[FFmpeg-devel] [PATCH] avcodec/cfhd: add x86 SIMD

Fri Aug 14 13:32:47 EEST 2020

Aug 13, 2020, 18:23 by onemda at gmail.com:

> Hi,
>
> patch attached.
>
> Please review and/or benchmark, especially .asm file.
>

I took a look. Its just the horizontal pass of an inverse 2-6 idwt with clipping.
The code is so simple I wasn't able to find any obvious ways to improve it,
except perhaps replacing the "mov xq, 0" with "xor xq, xq", since I think
xor is more universally recognized by x86 CPUs as "zeroing a register" so it'll
just allocate a pre-zeroed one. I could be wrong though, its what everyone uses.
Maybe call it idwt_26_horiz instead of a vague horiz_filter, since that's what it is?

Its also called on a per-line basis in a loop with 1 call, and 3 adds everywhere.
You could easily incorporate the loop into the function to reduce call
overhead if you want to (and I think you should look into it, but I won't block
the patch just for that). Registers might be a tight fit on 32-bit systems then,
but even using the stack should be faster than a hot function call.

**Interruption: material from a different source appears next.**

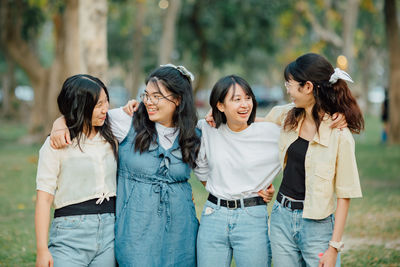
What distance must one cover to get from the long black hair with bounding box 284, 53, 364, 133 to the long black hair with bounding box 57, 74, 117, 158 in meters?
1.34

Aside from those nitpicks, LGTM.

SIMDing the remaining DSP function (interlaced_vertical_filter) should help a lot
too, though that function is pretty much trivial, since its just an average + deinterleave.
That function should 100% have its 3-line loop incorporated into it, however, as you'll
definitely have no shortage of registers, even on 32bit systems.